G3_8_MATH_REFUSALS <- read_excel(
  "data/3-8-ELA-MATH-REFUSALS (1).xlsx", 
    sheet = "MATH", skip = 1) |>
  rename(total_count_all = TOTAL_COUNT...5) |>
  rename(pct_refused_all = "%_REFUSED...6") |>
  rename(total_count_ELL = TOTAL_COUNT...7) |>
  rename(pct_refused_ELL = "%_REFUSED...8") |>
  rename(total_count_SWD = TOTAL_COUNT...9) |>
  rename(pct_refused_SWD = "%_REFUSED...10") |>
  rename(total_count_ED = TOTAL_COUNT...11) |>
  rename(pct_refused_ED = "%_REFUSED...12") |>
  rename(school_ID = INSTITUTION_ID) |>
  rename(entity_CD = ENTITY_CD) |>
  rename(district_name = ENTITY_NAME) |>
  rename(subject = SUBJECT)
  G3_8_MATH_REFUSALS[is.na(G3_8_MATH_REFUSALS)] <- 0

#output of the dataset written as a .csv file
write_csv(G3_8_ELA_REFUSALS, file = "data/ELA-refusals.csv")
write_csv(G3_8_MATH_REFUSALS, file = "data/Math-refusals.csv")

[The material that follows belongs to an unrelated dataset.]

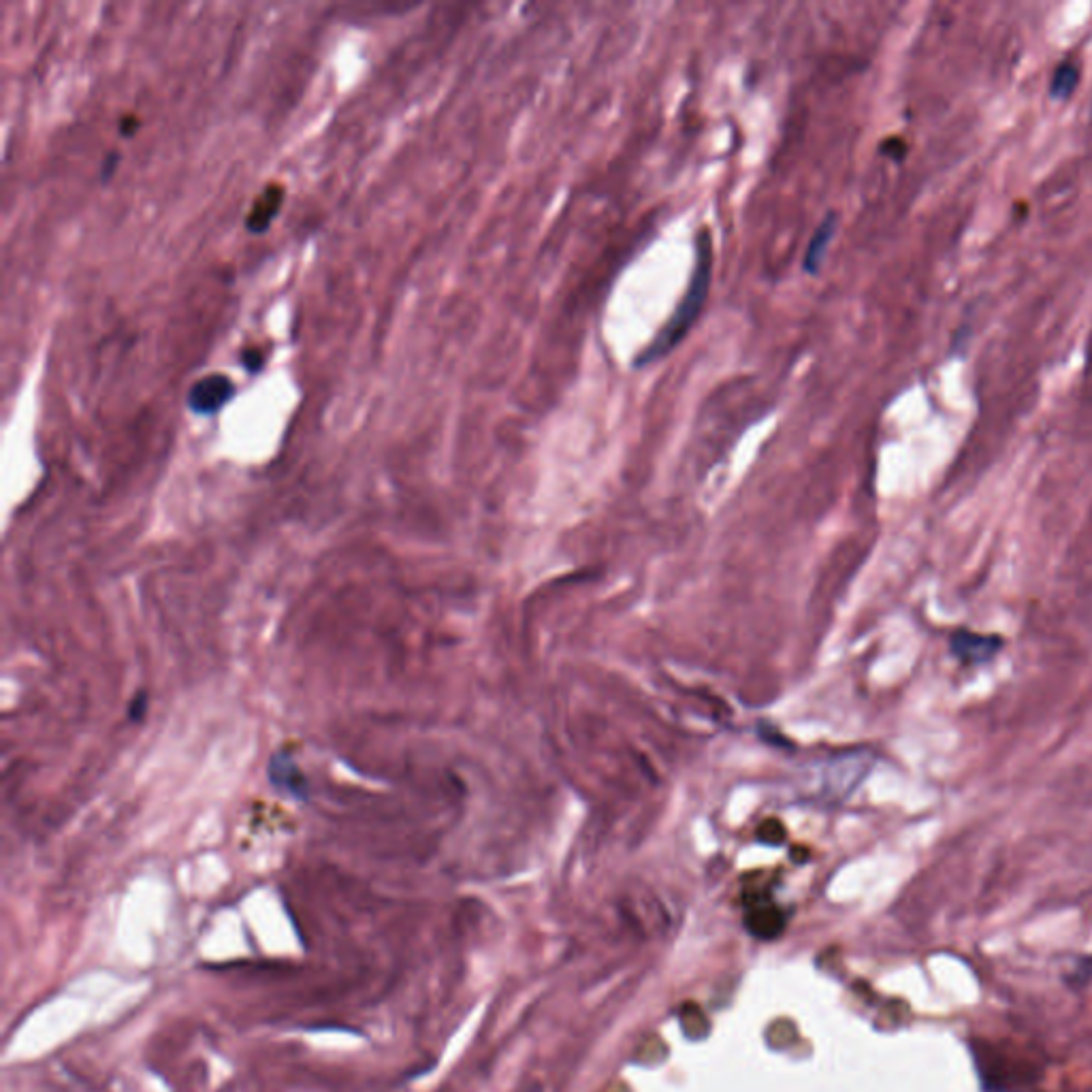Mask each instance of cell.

We first downloaded the data file from https://data.nysed.gov/downloads.php and selected the Districts, Charters Grades 3-8 ELA and Math Refusals dataset from the 2021-2022 academic year. Once this Excel file was downloaded, it was imported into R using the read_excel() function from the readxl package. We first worked with the ELA data which was on the ELA page of the Excel sheet. We selected the sheet and skipped the first row since it did not contain column names (column names were on the second row) nor any data. We named this data G3_8_ELA_REFUSALS. After that, we renamed the column names to the sections that they corresponded to on the Excel sheet. We relabeled columns 5 and 6 to their corresponding values on the Excel sheet: all students (denoted as “all” on the new, edited sheet). We then wanted to make sure our data analysis and visualizations included all of the observations, so we made sure to change the NA values to 0; this way they are included in calculations. We performed the same steps with the other sections, changing the names of columns 7 and 8 to reflect their values on the Excel sheet (English Language Learners, denoted as ELL), columns 9 and 10 to reflect their values (Students with Disabilities, denoted as SWD), and columns 11 and 12 to reflect their values (Economically Disadvantaged students, denoted as ED). Finally, we made the other variables more intuitive to us, making the variable names lower case, and renaming INSTITUTION_ID to school_ID, and ENTITY_NAME to district_name. These steps were then repeated with the Math opt-out data, and the data was named G3_8_MATH_REFUSALS. Finally, this data was all written as two .csv files using the write_csv() function, one which contained ELA data, and the other which contained Math data. They are named ELA_Refusals and Math_Refusals respectively. We stored these csv files in the data folder in the project repository.